Okay, just one more...

Near the end of his book, Stephen King says something I had to ponder this week:
Do you do it for the money, honey?

The answer is no. Don't now and never did. Yes, I've made a great deal of dough from my fiction, but I never set a single word down on paper with the thought of being paid for it...

I have written because it fulfilled me. Maybe it paid off the mortgage on the house and got the kids through college, but those things were on the side -- I did it for the buzz. I did it for the pure joy of the thing. And if you can do it for joy, you can do it forever.

10/06/2007

For now

It's finding texture,
writing in color.

It's attempting to learn Greek,
to be involved with women studying biblical philosophy,
and to read and discuss Practice in Christianity.

It's dates with Tim,
times with Victoria,
getting my son where he needs to go,
moments with Mom,
evenings with friends.

It's a lot right now,
a fullness I embrace.

It's chest wall pain some days (our doctor assured me long ago that what I get is normal, a stress thing).

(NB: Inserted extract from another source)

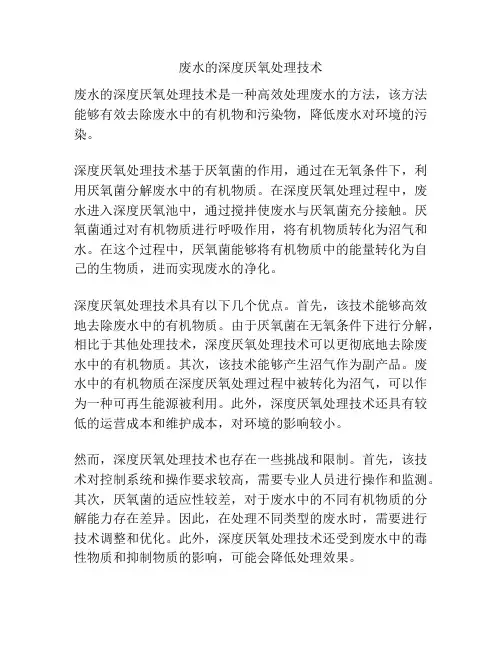 废水的深度厌氧处理技术

废水的深度厌氧处理技术是一种高效处理废水的方法，该方法能够有效去除废水中的有机物和污染物，降低废水对环境的污染。

深度厌氧处理技术基于厌氧菌的作用，通过在无氧条件下，利用厌氧菌分解废水中的有机物质。在深度厌氧处理过程中，废水进入深度厌氧池中，通过搅拌使废水与厌氧菌充分接触。厌氧菌通过对有机物质进行呼吸作用，将有机物质转化为沼气和水。在这个过程中，厌氧菌能够将有机物质中的能量转化为自己的生物质，进而实现废水的净化。

深度厌氧处理技术具有以下几个优点。首先，该技术能够高效地去除废水中的有机物质。由于厌氧菌在无氧条件下进行分解，相比于其他处理技术，深度厌氧处理技术可以更彻底地去除废水中的有机物质。其次，该技术能够产生沼气作为副产品。废水中的有机物质在深度厌氧处理过程中被转化为沼气，可以作为一种可再生能源被利用。此外，深度厌氧处理技术还具有较低的运营成本和维护成本，对环境的影响较小。

然而，深度厌氧处理技术也存在一些挑战和限制。首先，该技术对控制系统和操作要求较高，需要专业人员进行操作和监测。其次，厌氧菌的适应性较差，对于废水中的不同有机物质的分解能力存在差异。因此，在处理不同类型的废水时，需要进行技术调整和优化。此外，深度厌氧处理技术还受到废水中的毒性物质和抑制物质的影响，可能会降低处理效果。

It's looking forward to a big weekend and welcome company in two weeks,
while wondering how the house can be homey for them.

It's bleary eyes,
Tim working one and a half jobs,
kitchen sink overflowing cups and plates,
frozen pizza every other day.

It's Much Ado about Nothing for my son,
a thesis conception for Victoria that must gestate.

It's cold in the yard,
glowing in the woodstove,
pancakes on the griddle.

Priority? The page.
Writing in color.
Finding texture.
For now.

10/02/2007

Quote for today


"Being swept away by a combination of great story and great writing -- being flattened, in fact -- is part of every writer's necessary formation. You cannot hope to sweep someone else away by the force of your writing until it has been done to you." -- Stephen King, On Writing: A Memoir of the Craft, p. 141

Lesson for today

Write till your eyes fall out.

Then stick them back in your head and go clean the kitchen for a while.

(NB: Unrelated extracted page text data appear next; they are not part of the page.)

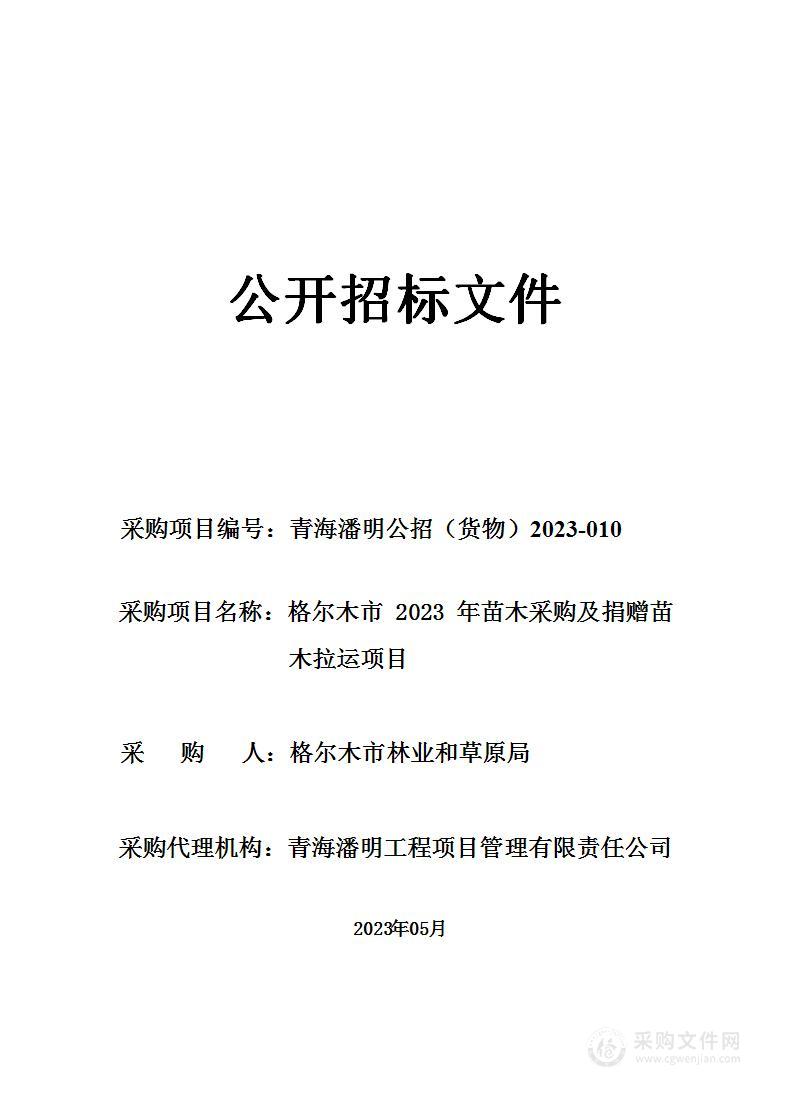 公开招标文件

采购项目编号：青海潘明公招（货物）2023-010

采购项目名称：格尔木市 2023 年苗木采购及捐赠苗木拉运项目

采 购 人：格尔木市林业和草原局

采购代理机构：青海潘明工程项目管理有限责任公司

2023年05月

采购文件网
www.cgwenjian.com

(Also, dream that overlooking the coastline, dramatic, in a Kierkegaard t-shirt will make you more literary.)

10/01/2007

At least one serious post clamors in my head for publication, but all prose and no pics makes Deanna a tedious blogger. I'll share a few views from past weekends made enjoyable by friends, plants, and animals.

Mom shows off her begonias* in waning summer warmth.*Dahlias, begonias; they're some kinda flower.

Friends show up as evenings darken earlier.


Kinship during study time.

Blessings of companionable baking.

And, mm, ooh, the mouthwatering results.